A young mother — she looked alternately 18 and 80 — followed me for blocks until I broke down and bought her infant formula. I had entree to Mother Teresa's hospice, where the dying were laid out on worn mattresses in the hushed semidarkness. I saw funeral pyres of bodies, fingers and toes exposed, charred to ash and ritually scattered in the Hugli river.

There was also a trendy restaurant called Oh Calcutta!, the Oxford bookshop on impassable Park Street, where I picked up thick volumes of Ray's detective and children's fiction (some of which he adapted to the movies), and Music World, where I hoarded so many hard-to-find Ray DVDs and raga CDs that I ended up buying an extra suitcase.

Wealth and poverty in Kolkata coexist within the same glance. The home of the Nobel Prize-winning poet Rabindranath Tagore, who founded the rural art school Ray attended for a time as a youth (and whose works he later filmed so transcendently), is a kind of shrine. But its back windows open directly onto a vast garbage dump. Rickshaw drivers hover before the entryway of the Royal Calcutta Turf Club, where its moneyed Indian members carry out a kind of inadvertant parody of Raj privilege.

I was sensitive about my Westerner status in this post-colonialist maelstrom, no more so than when I began lecturing to audiences about their famous native son.
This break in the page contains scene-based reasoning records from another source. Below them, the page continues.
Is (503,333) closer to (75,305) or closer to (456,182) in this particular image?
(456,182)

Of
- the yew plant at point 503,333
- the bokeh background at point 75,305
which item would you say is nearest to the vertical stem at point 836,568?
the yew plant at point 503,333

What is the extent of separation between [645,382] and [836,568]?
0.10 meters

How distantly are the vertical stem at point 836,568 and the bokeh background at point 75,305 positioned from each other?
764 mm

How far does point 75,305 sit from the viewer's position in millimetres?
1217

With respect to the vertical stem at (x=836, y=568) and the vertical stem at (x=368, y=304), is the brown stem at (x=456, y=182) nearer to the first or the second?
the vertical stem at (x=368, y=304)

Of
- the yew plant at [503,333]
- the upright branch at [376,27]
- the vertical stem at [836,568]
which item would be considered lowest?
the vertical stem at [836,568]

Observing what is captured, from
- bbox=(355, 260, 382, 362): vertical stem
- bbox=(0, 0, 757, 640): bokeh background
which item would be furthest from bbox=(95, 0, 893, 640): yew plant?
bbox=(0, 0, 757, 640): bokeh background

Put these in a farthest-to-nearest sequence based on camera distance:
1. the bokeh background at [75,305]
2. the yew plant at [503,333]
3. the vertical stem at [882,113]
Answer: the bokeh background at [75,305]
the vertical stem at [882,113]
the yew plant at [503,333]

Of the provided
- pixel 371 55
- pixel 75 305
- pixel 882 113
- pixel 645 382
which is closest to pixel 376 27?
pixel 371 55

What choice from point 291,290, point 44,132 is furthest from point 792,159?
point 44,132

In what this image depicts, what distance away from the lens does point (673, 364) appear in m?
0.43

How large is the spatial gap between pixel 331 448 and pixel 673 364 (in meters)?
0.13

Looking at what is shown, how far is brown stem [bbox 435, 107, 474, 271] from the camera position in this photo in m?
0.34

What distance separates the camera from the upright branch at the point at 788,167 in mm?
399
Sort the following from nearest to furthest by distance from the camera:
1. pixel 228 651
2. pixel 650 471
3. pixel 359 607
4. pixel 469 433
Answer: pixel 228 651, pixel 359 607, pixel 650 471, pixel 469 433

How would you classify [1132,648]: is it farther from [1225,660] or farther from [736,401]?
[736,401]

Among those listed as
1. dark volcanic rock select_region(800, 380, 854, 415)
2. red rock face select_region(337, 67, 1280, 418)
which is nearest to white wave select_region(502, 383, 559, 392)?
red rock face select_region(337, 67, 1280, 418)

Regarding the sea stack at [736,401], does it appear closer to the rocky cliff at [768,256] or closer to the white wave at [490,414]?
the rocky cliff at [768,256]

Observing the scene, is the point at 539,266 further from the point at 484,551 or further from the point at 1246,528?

I imagined them thinking, "Who is this presumptuous sahib?"

The reality was different. Everywhere I went, I was greeted as a welcome dignitary. Professors gifted me with hard-to-find books on Indian cinema. Students snapped to attention when I entered the classrooms. I felt like a rear admiral.

But here was a shock: Relatively few asked about Ray or knew much about his movies. Apparently for the younger generation he was a figurehead rather than a vibrant presence. What they did know about, intimately, was the Bollywood galaxy.